I would recommend having some mechanism for enabling/disabling this behavior. We don't have to document it for users, but I think it will still be useful to us internally. That configurability will make it easier for the performance team to do A:B testing to quantify the performance changes, and it will allow us an easy way to disable this change close to ODF release if we have to by changing the "business logic" instead of the code. It'll also give us the ability to disable/enable it for customer environments in cases where that is imporant to them.
Travis is also asking an important question here. His and my intuition both suggest that the RGW metadata pools might respond to the bulk flag differently than other pools. Thus, I would also suggest allowing the CephObjectStore metadata pools have bulk enabled/disabled independently from the rest of the cluster.
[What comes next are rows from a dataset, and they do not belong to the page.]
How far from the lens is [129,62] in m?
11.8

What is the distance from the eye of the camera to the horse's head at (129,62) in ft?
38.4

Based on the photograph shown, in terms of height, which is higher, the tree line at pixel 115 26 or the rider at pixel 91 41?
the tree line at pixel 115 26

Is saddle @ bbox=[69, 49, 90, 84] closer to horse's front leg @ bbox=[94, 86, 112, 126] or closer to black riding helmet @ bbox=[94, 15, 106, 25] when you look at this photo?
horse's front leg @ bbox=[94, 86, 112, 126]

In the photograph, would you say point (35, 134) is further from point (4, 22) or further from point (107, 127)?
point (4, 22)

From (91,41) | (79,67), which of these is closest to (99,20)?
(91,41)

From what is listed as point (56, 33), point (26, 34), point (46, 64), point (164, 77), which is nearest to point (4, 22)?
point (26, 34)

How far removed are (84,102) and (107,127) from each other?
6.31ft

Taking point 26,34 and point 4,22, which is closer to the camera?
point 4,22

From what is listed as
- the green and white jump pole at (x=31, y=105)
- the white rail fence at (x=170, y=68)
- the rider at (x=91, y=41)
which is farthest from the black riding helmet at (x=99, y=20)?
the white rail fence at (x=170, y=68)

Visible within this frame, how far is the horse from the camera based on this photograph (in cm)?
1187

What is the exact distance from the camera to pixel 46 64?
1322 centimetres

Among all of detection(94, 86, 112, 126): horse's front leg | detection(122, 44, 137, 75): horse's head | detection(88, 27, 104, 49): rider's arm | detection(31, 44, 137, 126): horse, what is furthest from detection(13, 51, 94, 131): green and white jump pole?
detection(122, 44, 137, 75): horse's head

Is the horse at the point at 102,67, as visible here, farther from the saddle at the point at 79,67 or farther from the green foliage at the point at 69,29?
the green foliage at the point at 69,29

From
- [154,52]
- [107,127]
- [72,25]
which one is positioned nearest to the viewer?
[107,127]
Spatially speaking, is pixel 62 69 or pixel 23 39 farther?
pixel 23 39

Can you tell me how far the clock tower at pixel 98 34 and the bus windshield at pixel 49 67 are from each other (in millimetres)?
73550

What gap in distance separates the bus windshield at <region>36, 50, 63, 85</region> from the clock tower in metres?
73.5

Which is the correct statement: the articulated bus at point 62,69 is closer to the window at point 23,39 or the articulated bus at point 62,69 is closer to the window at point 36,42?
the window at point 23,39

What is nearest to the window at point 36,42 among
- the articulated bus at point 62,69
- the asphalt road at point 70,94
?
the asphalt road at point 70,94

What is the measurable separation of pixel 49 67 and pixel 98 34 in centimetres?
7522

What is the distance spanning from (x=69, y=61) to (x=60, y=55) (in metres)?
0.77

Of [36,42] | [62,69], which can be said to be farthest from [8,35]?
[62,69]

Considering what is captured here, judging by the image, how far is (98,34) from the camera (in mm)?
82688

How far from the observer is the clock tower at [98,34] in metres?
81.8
This is essentially for the same reasons above.
Here's my guess about what we will find with bulk
flag performance testing:
- I think we will find that the bulk flag has no impact on 3-OSD clusters on the whole
- I suspect there will be noticeable positive impact on clusters with 9-12 or more OSDs
- There is a risk we find S3 metadata operation slowdown with 3-OSD clusters, possibly resulting in minor S3 I/O loss until the cluster has 6-9 OSDs, where we will break even and then see gradual improvements
Ref-https://issues.redhat.com/browse/RHSTOR-6774
The bulk flag makes the autoscaler start with the max number of PGs, and the autoscaler then decreases the pg count only if the PG usage starts to skew too much. This could improve performance for ODF users due to great amount of parallelism during read/write on large clusters.